Por Joceline Gomes
Dando prosseguimento aos debates iniciados no último dia 30, o seminário Racismo, Igualdade e Políticas Públicas retomou suas atividades ontem pela manhã com a mesa “Políticas Públicas de Promoção da Igualdade Racial”. Coordenada pelo professor do departamento de Sociologia da Universidade de Brasília (UnB), Joaze Bernardino, a mesa reuniu pesquisadores de diferentes áreas.
Rosana Heringer, da Universidade Federal do Rio de Janeiro (UFRJ), apresentou algumas conclusões que evidenciam os avanços e dilemas que permeiam a implementação das políticas públicas na educação. Resultados da Pesquisa Nacional por Amostra de Domicílios (PNAD) de 2008 revelam que, da proporção de jovens de 25 anos ou mais que concluíram o ensino superior naquele ano, menos da metade era de negros.
UNIVERSIDADES – Ainda conforme dados do PNAD, citados por Heringer, entre os anos 2000 e 2008, o número de jovens que cursavam o ensino superior dobrou. A proporção de estudantes negros acompanhou esse crescimento, assim como a de brancos. Entretanto, o número de estudantes negros permanece menor do que o de brancos tanto no ensino público quanto no privado. Para Heringer, este é um dos motivos que apontam a necessidade das cotas raciais.
“As cotas são um assunto polêmico porque tocam numa área sensível que foi, por muito tempo, predominantemente branca. Exatamente por isso precisamos debater mais”, disse.
Ainda segundo Heringer, dados de setembro de 2010 apontam que 87 instituições públicas adotaram ações afirmativas para negros, sendo que 33 adotaram o sistema de cotas e 3 adotaram pontuação adicional, onde são acrescentados 10% da nota tirada no vestibular ao resultado final. Em 2009, 32 mil estudantes ingressaram nas universidades públicas por reservas de vagas como as cotas raciais.
COLEÇÃO – O professor da Universidade Federal de São Carlos (UFSCar), Valter Silvério, participou da tradução da Coleção História Geral da África, e apresentou um pouco da metodologia de trabalho adotada.
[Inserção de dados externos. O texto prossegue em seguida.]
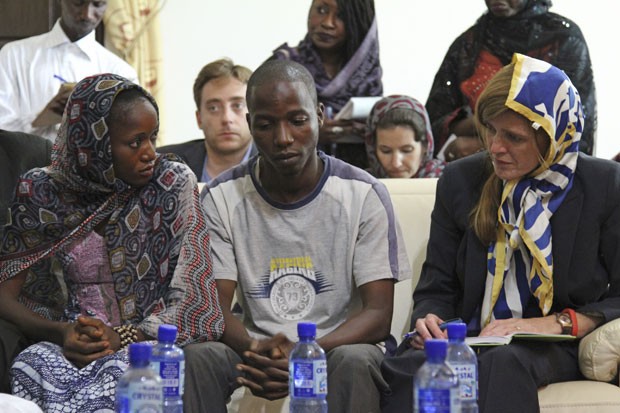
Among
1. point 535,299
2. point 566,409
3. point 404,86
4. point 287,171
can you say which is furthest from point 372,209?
point 404,86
Além disso, explicou o projeto Brasil-África – Histórias Cruzadas, que visa utilizar a Coleção como material didático de referência em escolas públicas.
A proposta surgiu em 2007, quando representantes da UNESCO, do Ministério da Educação (MEC) e da Secretaria de Políticas de Promoção da Igualdade Racial (SEPPIR) constataram que não havia recursos para a implementação da lei nº 10.639/2003, que estabelece a obrigatoriedade do ensino de “História e Cultura Afro-Brasileira” na rede pública ou privada.
Desde então, Silvério e uma grande equipe trabalharam bastante e lançaram o trabalho no ano passado, com lançamentos regionais este ano. O Brasil é o único país que tem a coleção completa disponibilizada no site da UNESCO gratuitamente e já conforme o novo acordo ortográfico. Segundo ele, foram 80 mil downloads apenas no primeiro mês.
CULTURA – Liv Sovic, professora da Escola de Comunicação da UFRJ, trouxe o aspecto cultural para o debate e provocou: “Aqueles que se opõem às políticas de igualdade falam de defesa à sociedade como se alguém fosse quebrar alguma ordem natural das coisas. Precisamos pensar essa questão”.
Norte-americana, So vik vive no país há muitos anos e percebe as construções sociais feitas sobre o Brasil aos estrangeiros. Sovik costumava ouvir que o povo brasileiro é “muito carinhoso”, mas percebeu que, simultaneamente, é muito violento. Discussões mais aprofundadas sobre as questões raciais, segundo ela, levam mais tempo e esbarram no folclore em torno de construções como Carnaval carioca, por exemplo.
“Quem é estrangeira e branca, como eu, não percebe isso imediatamente. Apontar o racismo e o preconceito é matar o prazer do outro. O que seria do carnaval sem cantar aquela marchinha racista ‘o teu cabelo não nega’?”, questiona.
Para Sovik, parte da discriminação racial se deve também à memória que os negros trazem à sociedade, o que não justifica sua perpetuação. Para a sociedade, segundo a professora, é melhor não lembrar da escravidão porque trás dor para ambos os lados: brancos e negros. Mas, para ela, é preciso repensar essas questões:
“A presença do corpo negro é uma lembrança que nos remete à história do Brasil que precisa ser repensada, rediscutida por meio da memória e história da população”, disse.